Facts
A model at the age of two, Virginie Ledoyen
began acting in commercials soon after
and landed her first movie bit at age nine in
Les Exploits d'un jeune Don Juan/The Exploits of a Young Don
Juan (1987). She later starred as Mima, the sweet child who sees the men who take her grandfather away to kill him in Philomene Esposito's
attractive first feature, and played a teenager adopted
by a bizarre Argentine expatriate (Marcello Mastroianni)
in Le Voleur d'enfants/The Children Thief (both 1991).
No less a personage than the esteemed director
Marcel Carne recognized her talent early,
casting her in the title role of his comeback
feature Mouche. Ledoyen appeared on
his arm at Cannes in 1992 as the octogenarian
raised money for the project, put on hold after a few days
of fall shooting due to bad weather and
insurance problems surrounding Carne's age and failing health.
Her first real notice came as a rebellious teen
committed to an institute after a shoplifting
spree in Olivier Assayas' L'Eau froide/Cold Water
(1993), and she has credited Assayas as an inspiration,
but it would remain for director Benoit Jacquot
to make her star. They first teamed for
the costume epic La Vie de Marianne (1994), a TV mini-series
which drew one of the highest-ever ratings
for the French channel Arte,
followed by La Fille seule/A Single Girl
(1995), a surprise hit in the USA, establishing
her in the words of NEW YORK TIMES
critic Stephen Holden as "a luminous natural screen presence."

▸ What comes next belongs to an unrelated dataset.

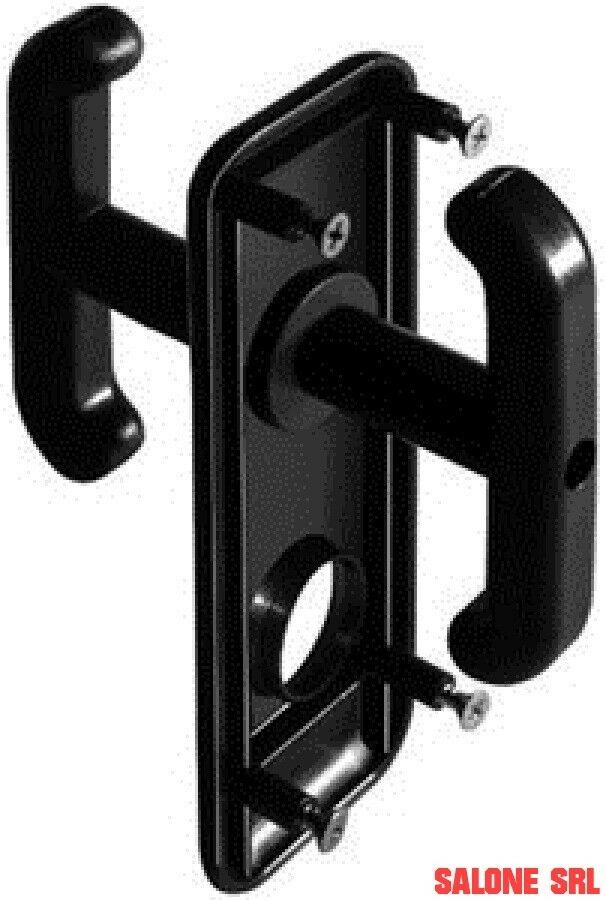 PREFER MANIGLIA ART.0432 PER BASCULANTI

Jacquot told the almost stream-of-conscience
tale of Valerie (the titular Single Girl) in real-time,
following the hotel worker in and out of rooms
on her first day of work as she ponders
her new pregnancy and her relationship with a boyfriend
whom she has instructed to wait in a cafe.
Returning to the cafe, she breaks off the affair,
choosing independence and life as a single mother
over what she perceives as a
less satisfying alternative. Subsequently, Jacquot's
Marianne (1997), a 90-minute feature distillation
from his 1994 mini-series, served almost as a
companion piece to A Single Girl,
showcasing Ledoyen's
appealing presence as a 15-year-old
orphan with beauty and smarts to spare
who receives proposals of marriage
from all quarters while sympathetic viewers
root for her not to accept any.
Ledoyen also added to her
following with popular portrayals as
the love object in Edward Yang's
clever Taipei-made spy comedy Mahjong (1996)
and as another pregnant girl, this
time in a middle-class family, in Claude Chabrol's
thriller La Ceremonie/The
Ceremony (1996), co-starring
Isabelle Huppert.
Much as Jacques Demy had done for
Catherine
Deneuve in The Umbrellas of Cherbourg
(1964), the Demy-like musical Jeanne and
the Perfect Guy (1998) provided
an almost uninterrupted homage to Ledoyen's
photogenic personality and physique. Part of the fine ensemble
for Assayas' Late August, Early September,
considered the director's most
mature effort to date, she
starred opposite Guillame Canet
(as her bartender boyfriend) in En
Plein coeur/In All Innocence
(both also 1998), a re-make of the
1958 Bardot
film En Cas de malheur
in which she played
an alluring thief (Bardot's role) who
has an affair with her lawyer. After making her English language
debut that year in the small role of a young mother
who gives up her child in A Soldier's Daughter Never Cries,
she increased her American exposure immeasurably
in The Beach (2000). The triangular love story
re-teamed her with Canet as a French couple
who encounter Leonardo DiCaprio
while backpacking through Thailand,
accompanying him in search of a utopian paradise.
She subsequently returned to French
television in a mini-series version of
Les Miserables (2000), starring Gerard Depardieu
and John Malkovich and acted in the acclaimed
comedic murder mystery 8 Women for which she won an ensemble award at the Berlin Film Festival in 2002.